Salvadoran man on Texas death row loses appeal

FILE - In this Tuesday, May 27, 2008 file photo, the gurney used to restrain condemned prisoners during the lethal injection process is shown in the Texas death house in Huntsville, Texas. Texas and other states that lead America in executions are sentencing many fewer inmates to death, a trend that slowly is reducing the death row population in the United States, a report from an anti-capital punishment group says. (AP Photo/Pat Sullivan, File)
FILE - In this Tuesday, May 27, 2008 file photo, the gurney used to restrain condemned prisoners during the lethal injection process is shown in the Texas death house in Huntsville, Texas. Texas and other states that lead America in executions are sentencing many fewer inmates to death, a trend that slowly is reducing the death row population in the United States, a report from an anti-capital punishment group says. (AP Photo/Pat Sullivan, File)
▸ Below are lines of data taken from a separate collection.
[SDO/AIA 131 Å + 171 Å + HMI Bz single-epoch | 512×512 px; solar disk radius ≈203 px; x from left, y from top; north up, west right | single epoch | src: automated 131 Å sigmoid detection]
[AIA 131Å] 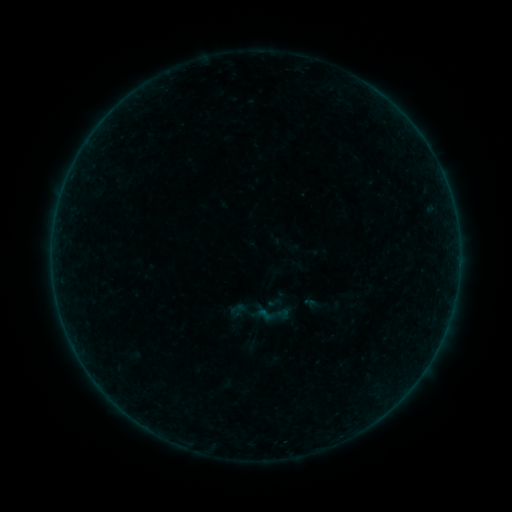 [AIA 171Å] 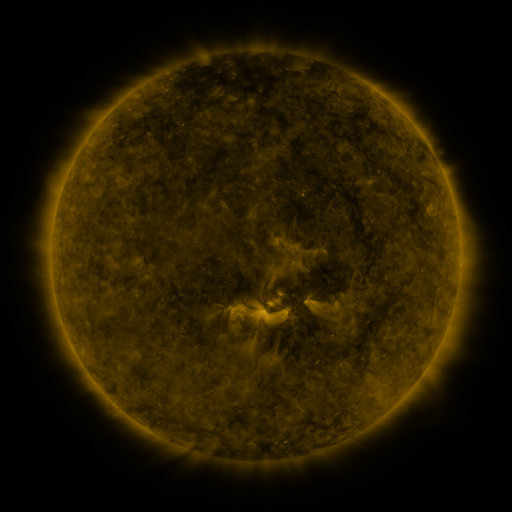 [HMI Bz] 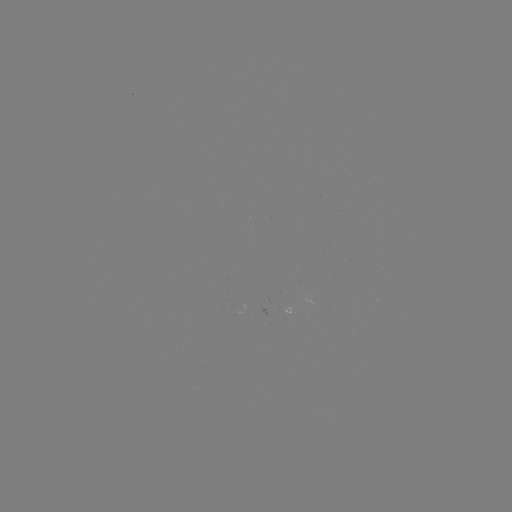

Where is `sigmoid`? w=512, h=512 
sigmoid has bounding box [302, 293, 322, 312].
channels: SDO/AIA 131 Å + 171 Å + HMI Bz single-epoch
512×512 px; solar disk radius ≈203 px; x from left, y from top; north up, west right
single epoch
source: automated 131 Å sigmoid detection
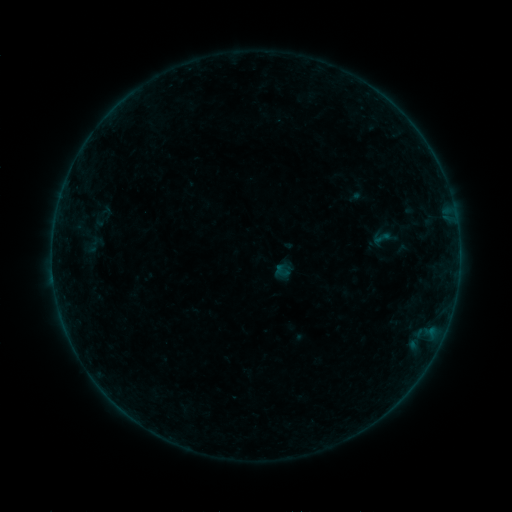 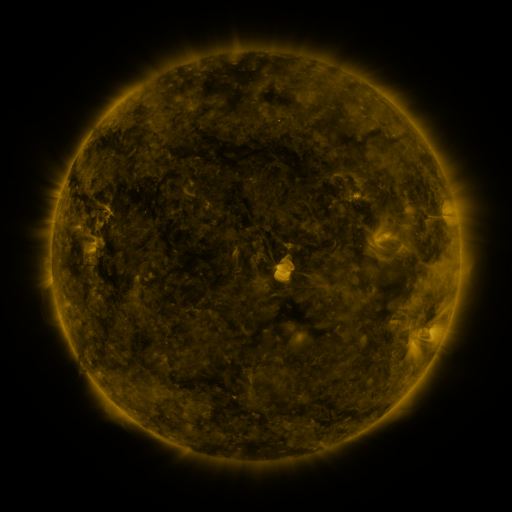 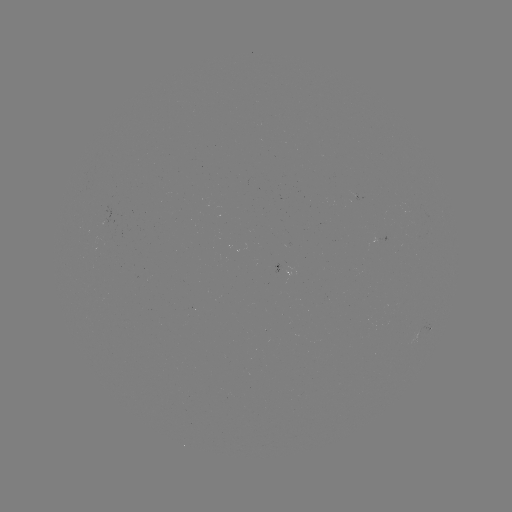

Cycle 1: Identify sigmoid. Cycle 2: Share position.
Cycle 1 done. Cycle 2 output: [381, 238].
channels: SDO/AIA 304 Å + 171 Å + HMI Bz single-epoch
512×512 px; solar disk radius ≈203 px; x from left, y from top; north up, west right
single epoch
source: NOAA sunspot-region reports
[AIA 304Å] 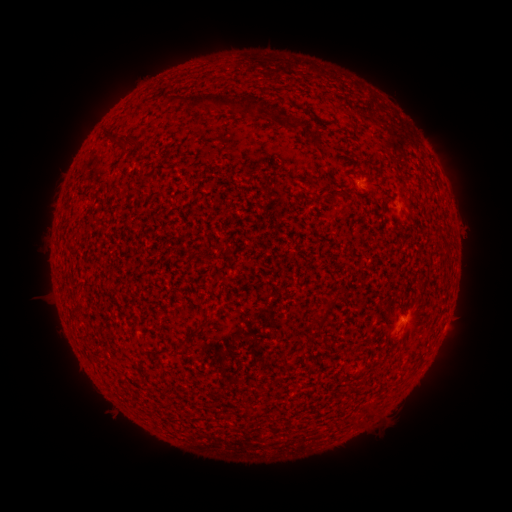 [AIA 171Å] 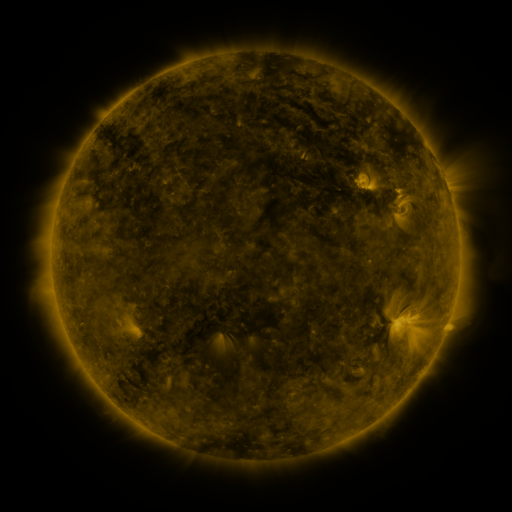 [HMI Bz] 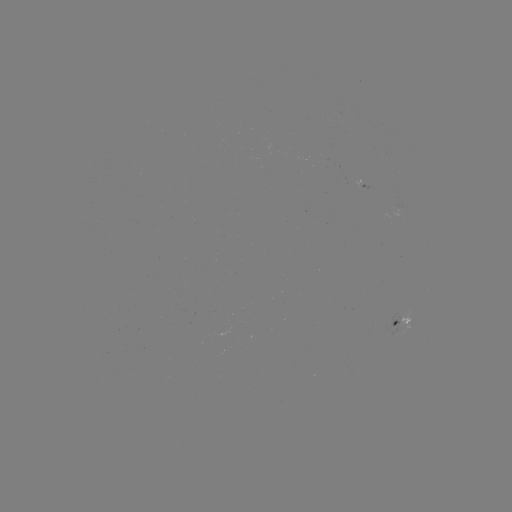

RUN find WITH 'spotted active region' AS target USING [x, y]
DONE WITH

HOUSTON (AP) — A Salvadoran man on Texas death row for the slayings of two store clerks in Houston has lost a federal court appeal, moving him closer to execution.

The 5th U.S. Circuit Court of Appeals on Monday rejected arguments from 44-year-old Gilmar Guevara that the legal help at his Harris County trial in 2001 was deficient and that his mental impairment makes him ineligible for the death penalty.

Guevara was condemned for fatally shooting 48-year-old Tae Youk and 21-year-old Gerardo Yaxon during an attempted robbery in June 2000. Youk was from South Korea. Yaxon was from Guatemala.

No money was taken from their store.

Guevara also confessed to killing an apartment security guard hours after the double shooting to steal the guard’s gun.

He does not yet have an execution date.